Forward-over-reverse gradgradcheck fails on CUDA for `div.floor_rounding` #69913

soulitzer · 2021-12-14T18:16:32Z

🐛 Describe the bug

At the time of posting this issue, need to checkout #69740 to replicate.

I also preemptively skipped the same test for floor_rounding and trunc_rounding variants because there seemed to be related skips for forward mode AD already.

The stack trace seems wrong as the error suggests:

 ======================================================================
ERROR [0.131s]: test_fn_fwgrad_bwgrad_div_floor_rounding_cuda_complex128 (__main__.TestGradientsCUDA)
----------------------------------------------------------------------
Traceback (most recent call last):
  File "/opt/conda/lib/python3.6/site-packages/torch/testing/_internal/common_utils.py", line 1482, in wrapper
    method(*args, **kwargs)
  File "/opt/conda/lib/python3.6/site-packages/torch/testing/_internal/common_device_type.py", line 381, in instantiated_test
    raise rte
  File "/opt/conda/lib/python3.6/site-packages/torch/testing/_internal/common_device_type.py", line 376, in instantiated_test
    result = test(self, **param_kwargs)
  File "/opt/conda/lib/python3.6/site-packages/torch/testing/_internal/common_device_type.py", line 753, in test_wrapper
    return test(*args, **kwargs)
  File "test_ops.py", line 827, in test_fn_fwgrad_bwgrad
    self._check_helper(device, dtype, op, op.get_op(), "fwgrad_bwgrad")
  File "test_ops.py", line 776, in _check_helper
    self.assertTrue(gradgradcheck(fn, gradcheck_args, **kwargs))
  File "/opt/conda/lib/python3.6/site-packages/torch/testing/_internal/common_utils.py", line 2893, in gradgradcheck
    return torch.autograd.gradgradcheck(fn, inputs, grad_outputs, **kwargs)

What this exercise asks>
A. Reproduce the bug report word for word from "Forward-over-reverse gradgradcheck fails" up to and including "#69740 to replicate.".
B. Answer these questions from the bug report:
(i) Which number must be checked out to replicate the issue?
(ii) Which variants did the poster preemptively skip the same test for?
(iii) In the traceback, on which line of test_ops.py is the assertTrue call with gradgradcheck?

[Saved entries]
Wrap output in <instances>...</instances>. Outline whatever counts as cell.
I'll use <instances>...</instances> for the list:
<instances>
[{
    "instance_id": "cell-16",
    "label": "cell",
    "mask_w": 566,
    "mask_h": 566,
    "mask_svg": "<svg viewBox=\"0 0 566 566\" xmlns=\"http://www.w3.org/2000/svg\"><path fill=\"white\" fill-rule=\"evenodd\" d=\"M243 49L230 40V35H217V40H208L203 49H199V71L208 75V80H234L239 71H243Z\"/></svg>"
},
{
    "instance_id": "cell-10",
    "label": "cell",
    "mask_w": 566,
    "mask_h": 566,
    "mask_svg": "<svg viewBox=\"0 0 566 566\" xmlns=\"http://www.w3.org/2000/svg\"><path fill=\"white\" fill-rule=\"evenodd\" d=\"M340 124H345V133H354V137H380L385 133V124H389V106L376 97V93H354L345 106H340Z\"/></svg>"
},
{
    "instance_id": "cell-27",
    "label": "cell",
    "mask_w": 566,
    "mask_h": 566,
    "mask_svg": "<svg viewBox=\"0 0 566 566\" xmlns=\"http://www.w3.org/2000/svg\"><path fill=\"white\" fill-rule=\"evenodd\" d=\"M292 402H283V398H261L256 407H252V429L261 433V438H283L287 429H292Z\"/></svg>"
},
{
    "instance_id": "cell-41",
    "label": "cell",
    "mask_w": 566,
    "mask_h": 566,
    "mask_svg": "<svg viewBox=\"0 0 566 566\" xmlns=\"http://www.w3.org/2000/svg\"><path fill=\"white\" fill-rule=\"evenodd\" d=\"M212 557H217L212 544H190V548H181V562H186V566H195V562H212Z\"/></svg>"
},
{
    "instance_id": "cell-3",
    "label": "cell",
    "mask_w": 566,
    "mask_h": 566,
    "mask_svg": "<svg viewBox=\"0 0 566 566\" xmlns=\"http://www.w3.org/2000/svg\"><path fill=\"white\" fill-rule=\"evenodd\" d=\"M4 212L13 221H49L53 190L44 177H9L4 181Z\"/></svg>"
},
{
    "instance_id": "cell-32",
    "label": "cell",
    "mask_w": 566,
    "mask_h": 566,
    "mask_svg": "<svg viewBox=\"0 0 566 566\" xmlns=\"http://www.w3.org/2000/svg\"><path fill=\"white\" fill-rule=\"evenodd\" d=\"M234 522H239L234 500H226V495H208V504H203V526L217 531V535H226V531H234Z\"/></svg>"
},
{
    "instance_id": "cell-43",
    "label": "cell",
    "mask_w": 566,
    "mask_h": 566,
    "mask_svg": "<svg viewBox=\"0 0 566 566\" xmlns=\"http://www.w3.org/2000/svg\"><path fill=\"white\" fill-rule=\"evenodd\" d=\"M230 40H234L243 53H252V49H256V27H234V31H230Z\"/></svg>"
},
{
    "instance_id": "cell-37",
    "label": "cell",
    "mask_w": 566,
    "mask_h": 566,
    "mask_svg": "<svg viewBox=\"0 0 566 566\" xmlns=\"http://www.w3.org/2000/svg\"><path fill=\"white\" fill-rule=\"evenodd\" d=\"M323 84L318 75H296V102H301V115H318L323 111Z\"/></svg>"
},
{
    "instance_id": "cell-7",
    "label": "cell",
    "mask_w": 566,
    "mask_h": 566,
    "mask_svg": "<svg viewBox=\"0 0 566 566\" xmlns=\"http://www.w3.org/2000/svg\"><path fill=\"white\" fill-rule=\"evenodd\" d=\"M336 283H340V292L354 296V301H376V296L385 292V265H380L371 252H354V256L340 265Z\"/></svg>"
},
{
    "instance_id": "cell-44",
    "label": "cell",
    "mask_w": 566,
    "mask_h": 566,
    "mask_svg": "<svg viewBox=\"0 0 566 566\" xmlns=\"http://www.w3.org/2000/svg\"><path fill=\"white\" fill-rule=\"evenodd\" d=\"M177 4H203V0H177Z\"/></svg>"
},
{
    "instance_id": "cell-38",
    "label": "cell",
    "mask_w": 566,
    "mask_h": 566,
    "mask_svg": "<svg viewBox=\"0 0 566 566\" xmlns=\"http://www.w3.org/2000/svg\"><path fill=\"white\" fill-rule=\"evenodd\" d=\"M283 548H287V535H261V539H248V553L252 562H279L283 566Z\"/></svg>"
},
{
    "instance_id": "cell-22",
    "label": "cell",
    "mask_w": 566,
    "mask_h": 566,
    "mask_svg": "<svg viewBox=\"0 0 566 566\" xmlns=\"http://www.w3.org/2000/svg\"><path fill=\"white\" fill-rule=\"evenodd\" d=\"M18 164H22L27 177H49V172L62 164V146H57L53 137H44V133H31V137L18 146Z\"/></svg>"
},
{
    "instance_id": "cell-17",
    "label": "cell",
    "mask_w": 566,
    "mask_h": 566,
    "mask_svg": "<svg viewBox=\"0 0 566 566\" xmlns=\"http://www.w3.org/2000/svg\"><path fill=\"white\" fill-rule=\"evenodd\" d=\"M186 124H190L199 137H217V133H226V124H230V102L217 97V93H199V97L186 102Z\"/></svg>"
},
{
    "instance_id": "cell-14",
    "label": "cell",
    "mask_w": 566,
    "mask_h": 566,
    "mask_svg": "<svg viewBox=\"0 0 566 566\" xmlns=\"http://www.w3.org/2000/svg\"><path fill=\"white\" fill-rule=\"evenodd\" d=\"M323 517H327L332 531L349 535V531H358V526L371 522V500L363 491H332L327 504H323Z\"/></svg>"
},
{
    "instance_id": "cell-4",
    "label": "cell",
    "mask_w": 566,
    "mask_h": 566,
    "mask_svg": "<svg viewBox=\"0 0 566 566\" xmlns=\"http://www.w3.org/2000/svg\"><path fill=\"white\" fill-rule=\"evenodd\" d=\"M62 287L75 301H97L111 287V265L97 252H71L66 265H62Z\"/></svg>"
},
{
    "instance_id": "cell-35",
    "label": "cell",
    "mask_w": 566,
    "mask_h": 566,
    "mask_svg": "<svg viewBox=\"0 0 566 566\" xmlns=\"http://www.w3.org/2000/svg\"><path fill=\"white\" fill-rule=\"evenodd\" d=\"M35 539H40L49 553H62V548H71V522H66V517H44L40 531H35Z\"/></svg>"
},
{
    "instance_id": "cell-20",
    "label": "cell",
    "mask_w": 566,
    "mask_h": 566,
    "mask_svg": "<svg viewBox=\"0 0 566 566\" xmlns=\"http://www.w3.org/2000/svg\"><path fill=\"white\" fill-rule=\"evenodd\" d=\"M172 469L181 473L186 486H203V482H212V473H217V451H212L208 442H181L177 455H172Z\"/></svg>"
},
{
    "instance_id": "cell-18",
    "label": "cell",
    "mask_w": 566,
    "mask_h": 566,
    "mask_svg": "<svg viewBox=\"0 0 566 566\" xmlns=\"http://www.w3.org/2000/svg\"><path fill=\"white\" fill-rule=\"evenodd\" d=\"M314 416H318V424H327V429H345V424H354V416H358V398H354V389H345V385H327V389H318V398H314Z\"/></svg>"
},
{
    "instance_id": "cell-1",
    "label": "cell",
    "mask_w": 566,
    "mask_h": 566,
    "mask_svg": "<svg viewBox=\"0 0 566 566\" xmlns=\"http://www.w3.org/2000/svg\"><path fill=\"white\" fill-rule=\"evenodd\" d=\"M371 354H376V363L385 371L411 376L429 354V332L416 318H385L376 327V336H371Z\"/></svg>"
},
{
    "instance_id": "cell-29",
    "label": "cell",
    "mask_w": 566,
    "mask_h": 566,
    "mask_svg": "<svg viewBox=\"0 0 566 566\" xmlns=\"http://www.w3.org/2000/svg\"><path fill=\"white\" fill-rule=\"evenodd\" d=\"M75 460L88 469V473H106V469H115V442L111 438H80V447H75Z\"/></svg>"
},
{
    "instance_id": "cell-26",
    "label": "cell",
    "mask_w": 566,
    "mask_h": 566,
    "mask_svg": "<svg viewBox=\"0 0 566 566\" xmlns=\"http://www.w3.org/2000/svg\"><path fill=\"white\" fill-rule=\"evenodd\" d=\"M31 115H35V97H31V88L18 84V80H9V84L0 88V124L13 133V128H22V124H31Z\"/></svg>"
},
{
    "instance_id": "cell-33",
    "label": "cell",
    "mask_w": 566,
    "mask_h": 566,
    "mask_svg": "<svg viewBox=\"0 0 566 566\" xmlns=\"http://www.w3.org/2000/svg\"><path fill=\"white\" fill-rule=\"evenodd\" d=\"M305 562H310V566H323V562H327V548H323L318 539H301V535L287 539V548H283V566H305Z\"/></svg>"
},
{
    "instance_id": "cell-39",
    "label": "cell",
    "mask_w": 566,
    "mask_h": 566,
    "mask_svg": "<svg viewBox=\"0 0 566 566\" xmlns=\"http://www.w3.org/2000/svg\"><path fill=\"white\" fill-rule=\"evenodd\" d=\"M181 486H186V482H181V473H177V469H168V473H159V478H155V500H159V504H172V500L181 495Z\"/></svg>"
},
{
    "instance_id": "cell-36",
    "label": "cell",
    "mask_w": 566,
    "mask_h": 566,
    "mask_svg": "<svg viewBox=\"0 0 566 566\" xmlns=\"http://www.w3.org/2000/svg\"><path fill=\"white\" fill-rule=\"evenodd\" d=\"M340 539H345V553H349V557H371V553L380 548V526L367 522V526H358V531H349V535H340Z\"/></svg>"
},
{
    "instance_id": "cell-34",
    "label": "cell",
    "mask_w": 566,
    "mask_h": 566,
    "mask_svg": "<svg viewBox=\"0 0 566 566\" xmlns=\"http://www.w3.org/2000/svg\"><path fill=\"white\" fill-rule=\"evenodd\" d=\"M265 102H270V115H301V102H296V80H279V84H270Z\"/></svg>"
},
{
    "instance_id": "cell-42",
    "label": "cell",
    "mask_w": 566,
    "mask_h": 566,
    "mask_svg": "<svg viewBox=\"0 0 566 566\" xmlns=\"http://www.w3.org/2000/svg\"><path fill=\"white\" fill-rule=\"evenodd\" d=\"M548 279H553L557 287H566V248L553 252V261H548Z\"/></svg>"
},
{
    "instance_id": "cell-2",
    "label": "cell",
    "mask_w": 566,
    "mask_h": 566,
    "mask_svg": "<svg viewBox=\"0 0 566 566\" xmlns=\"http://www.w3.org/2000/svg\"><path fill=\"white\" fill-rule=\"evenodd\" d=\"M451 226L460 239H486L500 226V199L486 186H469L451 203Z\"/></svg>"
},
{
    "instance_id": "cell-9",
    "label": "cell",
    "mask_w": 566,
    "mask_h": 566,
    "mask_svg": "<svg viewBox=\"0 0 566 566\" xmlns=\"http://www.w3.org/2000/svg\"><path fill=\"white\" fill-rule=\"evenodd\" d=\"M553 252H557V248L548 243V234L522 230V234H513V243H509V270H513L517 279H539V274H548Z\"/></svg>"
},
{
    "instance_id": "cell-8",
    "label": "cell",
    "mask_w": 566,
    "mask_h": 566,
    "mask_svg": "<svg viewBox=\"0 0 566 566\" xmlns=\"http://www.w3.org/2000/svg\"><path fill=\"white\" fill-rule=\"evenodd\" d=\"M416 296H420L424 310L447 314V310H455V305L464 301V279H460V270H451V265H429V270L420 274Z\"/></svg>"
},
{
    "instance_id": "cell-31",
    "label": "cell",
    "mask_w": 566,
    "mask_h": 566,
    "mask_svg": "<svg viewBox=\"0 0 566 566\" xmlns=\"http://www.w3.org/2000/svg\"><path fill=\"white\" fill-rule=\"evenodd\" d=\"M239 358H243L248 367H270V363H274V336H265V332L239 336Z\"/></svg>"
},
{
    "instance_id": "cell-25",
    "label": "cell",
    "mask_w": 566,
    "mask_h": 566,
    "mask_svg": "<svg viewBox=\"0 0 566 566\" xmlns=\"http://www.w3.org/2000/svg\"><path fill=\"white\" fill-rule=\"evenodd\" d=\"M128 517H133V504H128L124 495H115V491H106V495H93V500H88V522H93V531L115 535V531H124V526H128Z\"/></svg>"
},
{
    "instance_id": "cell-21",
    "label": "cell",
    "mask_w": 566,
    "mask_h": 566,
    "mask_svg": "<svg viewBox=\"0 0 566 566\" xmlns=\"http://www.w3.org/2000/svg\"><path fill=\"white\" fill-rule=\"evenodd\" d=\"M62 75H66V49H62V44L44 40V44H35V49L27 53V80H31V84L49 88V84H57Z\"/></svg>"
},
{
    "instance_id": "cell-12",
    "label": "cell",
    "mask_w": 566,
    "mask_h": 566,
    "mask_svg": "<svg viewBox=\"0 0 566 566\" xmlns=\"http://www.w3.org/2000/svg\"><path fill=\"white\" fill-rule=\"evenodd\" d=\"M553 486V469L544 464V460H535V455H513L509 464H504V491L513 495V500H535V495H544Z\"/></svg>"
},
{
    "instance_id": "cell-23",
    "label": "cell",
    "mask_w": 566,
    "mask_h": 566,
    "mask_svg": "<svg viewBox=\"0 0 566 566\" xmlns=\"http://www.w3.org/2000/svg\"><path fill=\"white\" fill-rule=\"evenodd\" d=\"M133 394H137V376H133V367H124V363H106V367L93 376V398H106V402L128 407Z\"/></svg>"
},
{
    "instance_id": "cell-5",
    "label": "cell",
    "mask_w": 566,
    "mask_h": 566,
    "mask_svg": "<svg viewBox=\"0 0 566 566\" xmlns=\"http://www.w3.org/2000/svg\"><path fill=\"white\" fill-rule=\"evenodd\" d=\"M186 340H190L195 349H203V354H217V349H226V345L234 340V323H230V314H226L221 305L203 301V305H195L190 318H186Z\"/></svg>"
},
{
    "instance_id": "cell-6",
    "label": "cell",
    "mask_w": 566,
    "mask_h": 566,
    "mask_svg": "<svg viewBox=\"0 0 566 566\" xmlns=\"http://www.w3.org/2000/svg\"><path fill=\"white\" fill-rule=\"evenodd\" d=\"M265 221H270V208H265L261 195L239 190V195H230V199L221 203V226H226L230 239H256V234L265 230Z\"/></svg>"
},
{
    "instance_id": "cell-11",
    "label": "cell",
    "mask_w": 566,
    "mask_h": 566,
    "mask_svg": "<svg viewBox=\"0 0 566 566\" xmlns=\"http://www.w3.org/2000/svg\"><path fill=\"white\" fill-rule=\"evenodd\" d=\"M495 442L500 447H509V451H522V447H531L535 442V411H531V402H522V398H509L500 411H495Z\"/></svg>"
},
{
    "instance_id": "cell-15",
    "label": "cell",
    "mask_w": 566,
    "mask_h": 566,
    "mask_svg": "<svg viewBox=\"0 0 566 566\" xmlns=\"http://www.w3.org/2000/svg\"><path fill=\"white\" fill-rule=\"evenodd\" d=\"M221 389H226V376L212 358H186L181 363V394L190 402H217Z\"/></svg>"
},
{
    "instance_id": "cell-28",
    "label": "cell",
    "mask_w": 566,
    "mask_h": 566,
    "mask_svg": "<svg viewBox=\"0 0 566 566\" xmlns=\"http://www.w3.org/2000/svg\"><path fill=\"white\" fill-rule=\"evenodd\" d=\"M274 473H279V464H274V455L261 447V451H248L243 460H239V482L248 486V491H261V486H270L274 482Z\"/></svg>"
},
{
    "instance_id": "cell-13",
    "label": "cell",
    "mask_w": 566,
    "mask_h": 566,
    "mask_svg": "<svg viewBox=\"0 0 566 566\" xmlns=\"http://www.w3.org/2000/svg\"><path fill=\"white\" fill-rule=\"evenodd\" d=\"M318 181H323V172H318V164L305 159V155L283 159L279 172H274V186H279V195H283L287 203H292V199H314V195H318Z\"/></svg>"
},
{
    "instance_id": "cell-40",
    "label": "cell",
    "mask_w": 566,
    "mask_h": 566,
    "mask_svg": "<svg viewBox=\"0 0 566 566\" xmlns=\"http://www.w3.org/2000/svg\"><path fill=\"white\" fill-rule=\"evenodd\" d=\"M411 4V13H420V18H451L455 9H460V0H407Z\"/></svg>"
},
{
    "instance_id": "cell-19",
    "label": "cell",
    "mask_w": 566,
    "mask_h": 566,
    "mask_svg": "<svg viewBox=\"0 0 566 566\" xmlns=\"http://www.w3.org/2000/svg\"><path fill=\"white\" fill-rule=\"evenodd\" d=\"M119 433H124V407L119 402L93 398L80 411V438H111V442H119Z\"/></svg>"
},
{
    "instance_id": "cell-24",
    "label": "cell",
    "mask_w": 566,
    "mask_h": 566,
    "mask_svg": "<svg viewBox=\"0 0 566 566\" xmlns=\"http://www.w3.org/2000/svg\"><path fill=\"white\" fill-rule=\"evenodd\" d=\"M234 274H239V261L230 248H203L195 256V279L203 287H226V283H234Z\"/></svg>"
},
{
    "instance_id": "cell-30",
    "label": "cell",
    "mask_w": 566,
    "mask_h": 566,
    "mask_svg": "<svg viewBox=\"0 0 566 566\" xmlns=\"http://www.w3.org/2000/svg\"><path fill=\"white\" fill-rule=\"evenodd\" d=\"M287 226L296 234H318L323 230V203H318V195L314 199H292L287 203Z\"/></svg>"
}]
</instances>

Written responses>
A.
Forward-over-reverse gradgradcheck fails on CUDA for `div.floor_rounding` #69913

soulitzer · 2021-12-14T18:16:32Z

🐛 Describe the bug

At the time of posting this issue, need to checkout #69740 to replicate.

B.
(i) #69740
(ii) floor_rounding and trunc_rounding
(iii) Line 776